======== Dataset records

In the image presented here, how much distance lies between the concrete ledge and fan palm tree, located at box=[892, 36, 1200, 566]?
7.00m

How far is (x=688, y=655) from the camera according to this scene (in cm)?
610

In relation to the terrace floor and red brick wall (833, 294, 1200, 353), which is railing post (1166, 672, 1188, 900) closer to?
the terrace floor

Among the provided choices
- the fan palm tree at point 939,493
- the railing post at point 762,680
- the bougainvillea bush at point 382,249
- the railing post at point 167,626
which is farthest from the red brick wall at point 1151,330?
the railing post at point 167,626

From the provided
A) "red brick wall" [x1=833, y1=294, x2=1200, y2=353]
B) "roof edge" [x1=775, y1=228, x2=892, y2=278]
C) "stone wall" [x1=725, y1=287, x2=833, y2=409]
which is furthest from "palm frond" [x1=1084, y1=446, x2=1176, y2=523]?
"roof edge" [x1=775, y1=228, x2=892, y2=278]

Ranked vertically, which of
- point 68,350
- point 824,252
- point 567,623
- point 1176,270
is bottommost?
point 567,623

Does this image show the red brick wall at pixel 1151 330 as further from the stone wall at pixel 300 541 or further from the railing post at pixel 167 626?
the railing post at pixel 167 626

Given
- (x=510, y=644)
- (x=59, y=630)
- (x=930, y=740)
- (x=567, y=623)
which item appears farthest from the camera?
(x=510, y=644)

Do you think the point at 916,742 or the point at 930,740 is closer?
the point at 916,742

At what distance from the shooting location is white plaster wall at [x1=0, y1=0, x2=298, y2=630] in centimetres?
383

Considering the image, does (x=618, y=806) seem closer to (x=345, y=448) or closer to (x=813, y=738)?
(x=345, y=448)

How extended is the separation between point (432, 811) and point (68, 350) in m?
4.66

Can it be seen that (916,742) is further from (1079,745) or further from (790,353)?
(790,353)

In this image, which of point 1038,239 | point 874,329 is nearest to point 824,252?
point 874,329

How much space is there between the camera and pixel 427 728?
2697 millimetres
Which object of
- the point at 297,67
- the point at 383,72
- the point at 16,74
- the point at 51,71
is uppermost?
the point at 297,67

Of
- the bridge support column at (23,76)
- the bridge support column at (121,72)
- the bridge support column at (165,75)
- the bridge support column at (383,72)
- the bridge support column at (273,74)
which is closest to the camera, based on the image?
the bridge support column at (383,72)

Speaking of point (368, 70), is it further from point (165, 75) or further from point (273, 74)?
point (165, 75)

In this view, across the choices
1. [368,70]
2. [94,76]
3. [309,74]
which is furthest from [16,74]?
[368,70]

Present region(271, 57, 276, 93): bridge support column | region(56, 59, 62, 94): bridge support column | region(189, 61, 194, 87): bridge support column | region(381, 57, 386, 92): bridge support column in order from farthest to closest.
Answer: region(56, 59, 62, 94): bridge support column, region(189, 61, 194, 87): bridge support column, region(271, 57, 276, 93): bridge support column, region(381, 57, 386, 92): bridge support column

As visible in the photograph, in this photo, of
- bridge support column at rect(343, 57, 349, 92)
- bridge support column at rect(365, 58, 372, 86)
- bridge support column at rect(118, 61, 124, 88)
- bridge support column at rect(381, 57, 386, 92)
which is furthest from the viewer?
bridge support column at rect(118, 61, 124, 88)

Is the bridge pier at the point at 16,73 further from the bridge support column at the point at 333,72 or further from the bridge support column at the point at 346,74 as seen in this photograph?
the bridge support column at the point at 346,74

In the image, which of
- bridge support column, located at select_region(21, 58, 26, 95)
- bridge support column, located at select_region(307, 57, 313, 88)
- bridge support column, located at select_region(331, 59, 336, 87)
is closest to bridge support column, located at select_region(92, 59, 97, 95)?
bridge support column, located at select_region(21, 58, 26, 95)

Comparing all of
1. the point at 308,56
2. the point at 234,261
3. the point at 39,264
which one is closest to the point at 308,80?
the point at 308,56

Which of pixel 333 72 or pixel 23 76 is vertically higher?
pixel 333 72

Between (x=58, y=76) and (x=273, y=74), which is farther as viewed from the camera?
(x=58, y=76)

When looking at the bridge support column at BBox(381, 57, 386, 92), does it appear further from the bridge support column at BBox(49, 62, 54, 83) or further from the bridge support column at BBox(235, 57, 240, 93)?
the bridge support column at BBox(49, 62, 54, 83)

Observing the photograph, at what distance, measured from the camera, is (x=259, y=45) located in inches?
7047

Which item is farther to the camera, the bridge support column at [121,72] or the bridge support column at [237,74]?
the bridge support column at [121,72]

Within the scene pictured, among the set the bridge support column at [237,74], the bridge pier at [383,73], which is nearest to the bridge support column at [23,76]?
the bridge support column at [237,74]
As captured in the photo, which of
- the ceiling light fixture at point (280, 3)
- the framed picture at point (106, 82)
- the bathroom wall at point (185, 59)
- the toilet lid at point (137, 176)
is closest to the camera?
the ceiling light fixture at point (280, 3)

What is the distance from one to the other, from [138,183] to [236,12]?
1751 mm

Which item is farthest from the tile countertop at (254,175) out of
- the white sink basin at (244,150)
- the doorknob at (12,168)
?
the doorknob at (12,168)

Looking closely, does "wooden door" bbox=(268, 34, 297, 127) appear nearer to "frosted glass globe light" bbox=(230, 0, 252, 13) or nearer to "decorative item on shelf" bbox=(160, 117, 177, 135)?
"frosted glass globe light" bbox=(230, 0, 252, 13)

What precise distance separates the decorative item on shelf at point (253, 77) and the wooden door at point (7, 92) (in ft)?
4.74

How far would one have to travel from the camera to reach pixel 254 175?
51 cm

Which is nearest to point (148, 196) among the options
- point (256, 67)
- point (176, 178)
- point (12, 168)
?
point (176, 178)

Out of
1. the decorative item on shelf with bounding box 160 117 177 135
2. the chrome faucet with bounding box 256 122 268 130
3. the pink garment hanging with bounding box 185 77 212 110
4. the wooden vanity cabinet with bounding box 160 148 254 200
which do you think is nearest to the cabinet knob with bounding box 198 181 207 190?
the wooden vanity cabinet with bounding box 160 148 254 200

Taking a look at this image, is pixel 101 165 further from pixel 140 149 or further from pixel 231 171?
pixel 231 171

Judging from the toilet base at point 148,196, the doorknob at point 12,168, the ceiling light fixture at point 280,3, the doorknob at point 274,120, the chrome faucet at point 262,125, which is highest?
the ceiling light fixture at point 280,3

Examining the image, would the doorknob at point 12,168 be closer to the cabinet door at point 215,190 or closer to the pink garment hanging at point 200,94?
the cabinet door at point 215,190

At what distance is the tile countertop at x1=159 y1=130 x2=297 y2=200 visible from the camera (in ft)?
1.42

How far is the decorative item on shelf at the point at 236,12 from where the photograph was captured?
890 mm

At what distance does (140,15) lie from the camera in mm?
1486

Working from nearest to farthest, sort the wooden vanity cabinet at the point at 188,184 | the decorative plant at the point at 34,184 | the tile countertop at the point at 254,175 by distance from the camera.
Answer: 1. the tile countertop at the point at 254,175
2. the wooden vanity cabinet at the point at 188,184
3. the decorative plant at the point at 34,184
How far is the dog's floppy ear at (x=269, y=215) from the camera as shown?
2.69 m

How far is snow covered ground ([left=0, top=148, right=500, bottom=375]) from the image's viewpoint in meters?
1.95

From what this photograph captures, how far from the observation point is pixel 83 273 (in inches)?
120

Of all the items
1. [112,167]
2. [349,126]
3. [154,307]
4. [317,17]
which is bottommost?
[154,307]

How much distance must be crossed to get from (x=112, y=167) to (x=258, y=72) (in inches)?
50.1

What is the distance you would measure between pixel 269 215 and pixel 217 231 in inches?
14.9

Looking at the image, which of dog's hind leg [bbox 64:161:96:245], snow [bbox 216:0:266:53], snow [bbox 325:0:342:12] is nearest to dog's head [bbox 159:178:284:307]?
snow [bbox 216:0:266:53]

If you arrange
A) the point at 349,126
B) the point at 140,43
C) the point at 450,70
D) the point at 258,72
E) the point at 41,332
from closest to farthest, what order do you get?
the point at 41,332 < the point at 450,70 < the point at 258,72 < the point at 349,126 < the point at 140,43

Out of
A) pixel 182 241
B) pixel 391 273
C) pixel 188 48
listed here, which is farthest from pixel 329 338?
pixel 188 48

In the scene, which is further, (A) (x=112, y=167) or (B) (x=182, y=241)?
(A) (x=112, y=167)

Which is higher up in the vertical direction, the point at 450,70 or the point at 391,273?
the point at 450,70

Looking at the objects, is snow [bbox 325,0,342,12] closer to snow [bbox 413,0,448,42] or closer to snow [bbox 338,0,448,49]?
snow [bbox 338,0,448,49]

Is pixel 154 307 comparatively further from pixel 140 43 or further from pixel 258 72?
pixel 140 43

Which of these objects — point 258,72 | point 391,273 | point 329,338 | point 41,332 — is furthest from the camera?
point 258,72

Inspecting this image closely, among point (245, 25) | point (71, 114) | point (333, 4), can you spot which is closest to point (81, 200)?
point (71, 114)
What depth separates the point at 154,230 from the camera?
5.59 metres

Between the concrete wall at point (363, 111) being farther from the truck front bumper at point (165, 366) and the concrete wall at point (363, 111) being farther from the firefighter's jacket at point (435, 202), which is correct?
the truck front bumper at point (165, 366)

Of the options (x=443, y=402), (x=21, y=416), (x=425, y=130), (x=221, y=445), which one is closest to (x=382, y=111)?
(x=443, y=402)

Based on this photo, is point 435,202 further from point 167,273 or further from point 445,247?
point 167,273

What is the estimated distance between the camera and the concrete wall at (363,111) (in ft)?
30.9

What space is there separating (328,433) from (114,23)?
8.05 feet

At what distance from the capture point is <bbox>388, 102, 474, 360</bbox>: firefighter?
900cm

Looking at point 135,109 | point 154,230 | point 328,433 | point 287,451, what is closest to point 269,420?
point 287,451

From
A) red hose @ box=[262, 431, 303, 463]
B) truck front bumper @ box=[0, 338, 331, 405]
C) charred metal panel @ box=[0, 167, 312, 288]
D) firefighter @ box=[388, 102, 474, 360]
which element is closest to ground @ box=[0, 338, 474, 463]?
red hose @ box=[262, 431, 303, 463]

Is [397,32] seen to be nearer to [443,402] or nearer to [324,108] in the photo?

================

Problem description: From the line containing "Based on this" to the last line of the material, please quote every line exactly and only those.

Problem solution:
Based on this photo, is point 435,202 further from point 167,273 or further from point 445,247?
point 167,273

What is the estimated distance between the camera and the concrete wall at (363,111) (in ft)?
30.9

What space is there separating (328,433) from (114,23)?
8.05 feet

At what distance from the capture point is <bbox>388, 102, 474, 360</bbox>: firefighter?
900cm

Looking at point 135,109 | point 154,230 | point 328,433 | point 287,451, what is closest to point 269,420?
point 287,451

From
A) red hose @ box=[262, 431, 303, 463]
B) truck front bumper @ box=[0, 338, 331, 405]
C) charred metal panel @ box=[0, 167, 312, 288]
D) firefighter @ box=[388, 102, 474, 360]
which element is closest to ground @ box=[0, 338, 474, 463]?
red hose @ box=[262, 431, 303, 463]

Is [397,32] seen to be nearer to [443,402] or nearer to [324,108] in the photo?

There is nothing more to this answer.